*EXERCISE OBJECTIVE*
Write out all the material exactly. Leave nothing out.

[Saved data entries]
--------------------------------------------------

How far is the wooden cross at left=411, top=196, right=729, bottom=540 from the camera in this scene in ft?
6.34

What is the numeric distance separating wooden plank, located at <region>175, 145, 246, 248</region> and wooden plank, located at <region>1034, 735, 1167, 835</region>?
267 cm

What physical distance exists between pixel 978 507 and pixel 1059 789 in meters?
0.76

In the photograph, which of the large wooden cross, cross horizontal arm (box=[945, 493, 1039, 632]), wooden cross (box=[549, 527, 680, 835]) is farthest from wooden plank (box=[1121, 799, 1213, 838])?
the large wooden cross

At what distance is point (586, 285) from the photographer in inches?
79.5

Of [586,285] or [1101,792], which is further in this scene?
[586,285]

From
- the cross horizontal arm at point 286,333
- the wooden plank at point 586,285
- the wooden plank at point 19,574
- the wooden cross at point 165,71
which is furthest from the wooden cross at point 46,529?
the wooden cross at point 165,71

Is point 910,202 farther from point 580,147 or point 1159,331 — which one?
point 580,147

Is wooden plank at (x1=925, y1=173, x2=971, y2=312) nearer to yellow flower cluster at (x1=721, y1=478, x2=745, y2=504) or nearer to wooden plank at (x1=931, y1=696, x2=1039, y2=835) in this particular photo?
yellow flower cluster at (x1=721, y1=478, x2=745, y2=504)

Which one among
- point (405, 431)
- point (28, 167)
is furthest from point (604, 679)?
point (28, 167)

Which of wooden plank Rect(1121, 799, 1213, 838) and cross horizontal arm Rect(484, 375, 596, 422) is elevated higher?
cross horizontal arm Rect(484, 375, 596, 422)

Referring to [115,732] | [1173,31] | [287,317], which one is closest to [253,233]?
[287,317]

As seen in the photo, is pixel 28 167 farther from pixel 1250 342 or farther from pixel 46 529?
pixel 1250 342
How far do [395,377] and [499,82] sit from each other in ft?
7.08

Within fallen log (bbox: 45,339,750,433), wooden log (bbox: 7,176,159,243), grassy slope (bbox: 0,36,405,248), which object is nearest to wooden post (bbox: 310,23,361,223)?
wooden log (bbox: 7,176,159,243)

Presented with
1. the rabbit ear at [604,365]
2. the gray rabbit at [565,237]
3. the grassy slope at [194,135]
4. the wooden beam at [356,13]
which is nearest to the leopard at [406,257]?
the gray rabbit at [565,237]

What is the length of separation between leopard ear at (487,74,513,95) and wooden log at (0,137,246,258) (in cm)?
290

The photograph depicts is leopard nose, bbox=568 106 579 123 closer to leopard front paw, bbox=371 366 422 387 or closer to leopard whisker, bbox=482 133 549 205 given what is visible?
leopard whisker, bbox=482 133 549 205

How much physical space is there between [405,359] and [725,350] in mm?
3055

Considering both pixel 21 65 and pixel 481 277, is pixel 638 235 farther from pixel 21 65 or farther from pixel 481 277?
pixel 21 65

--------------------------------------------------

*CORRECT OUTPUT*
How far is the wooden cross at left=411, top=196, right=729, bottom=540 from the camera in this scene in ft?
6.34

What is the numeric distance separating wooden plank, located at <region>175, 145, 246, 248</region> and wooden plank, located at <region>1034, 735, 1167, 835</region>?
267 cm

What physical distance exists between pixel 978 507 and pixel 1059 789 in meters?
0.76

In the photograph, which of the large wooden cross, cross horizontal arm (box=[945, 493, 1039, 632]), wooden cross (box=[549, 527, 680, 835]) is farthest from wooden plank (box=[1121, 799, 1213, 838])?
the large wooden cross

At what distance is point (586, 285) from the photographer in inches?
79.5

Of [586,285] or [1101,792], which is further in this scene?
[586,285]

From
- the cross horizontal arm at point 286,333
- the wooden plank at point 586,285
- the wooden plank at point 19,574
- the wooden cross at point 165,71
which is furthest from the wooden cross at point 46,529?
the wooden cross at point 165,71

Is point 910,202 farther from point 580,147 or point 1159,331 — which one?
point 580,147

Is wooden plank at (x1=925, y1=173, x2=971, y2=312) nearer to yellow flower cluster at (x1=721, y1=478, x2=745, y2=504) or nearer to wooden plank at (x1=931, y1=696, x2=1039, y2=835) in this particular photo?
yellow flower cluster at (x1=721, y1=478, x2=745, y2=504)

Which one among
- point (405, 431)
- point (28, 167)
is furthest from point (604, 679)?
point (28, 167)

Which of wooden plank Rect(1121, 799, 1213, 838) and cross horizontal arm Rect(484, 375, 596, 422) is elevated higher?
cross horizontal arm Rect(484, 375, 596, 422)

Referring to [115,732] | [1173,31] | [287,317], which one is closest to [253,233]?
[287,317]

As seen in the photo, is pixel 28 167 farther from pixel 1250 342 or farther from pixel 46 529?
pixel 1250 342
How far do [395,377] and [499,82] sit from each other in ft?
7.08

Within fallen log (bbox: 45,339,750,433), wooden log (bbox: 7,176,159,243), grassy slope (bbox: 0,36,405,248), which object is nearest to wooden post (bbox: 310,23,361,223)?
wooden log (bbox: 7,176,159,243)

Presented with
1. the rabbit ear at [604,365]
2. the gray rabbit at [565,237]
3. the grassy slope at [194,135]
4. the wooden beam at [356,13]
which is nearest to the leopard at [406,257]?
the gray rabbit at [565,237]

What is the length of separation between leopard ear at (487,74,513,95) and wooden log at (0,137,246,258) (in cm)?
290

The photograph depicts is leopard nose, bbox=568 106 579 123 closer to leopard front paw, bbox=371 366 422 387 or closer to leopard whisker, bbox=482 133 549 205 given what is visible?
leopard whisker, bbox=482 133 549 205

How much physical space is there between [405,359] and [725,350] in mm?
3055

Considering both pixel 21 65 and pixel 481 277, is pixel 638 235 farther from pixel 21 65 or farther from pixel 481 277?
pixel 21 65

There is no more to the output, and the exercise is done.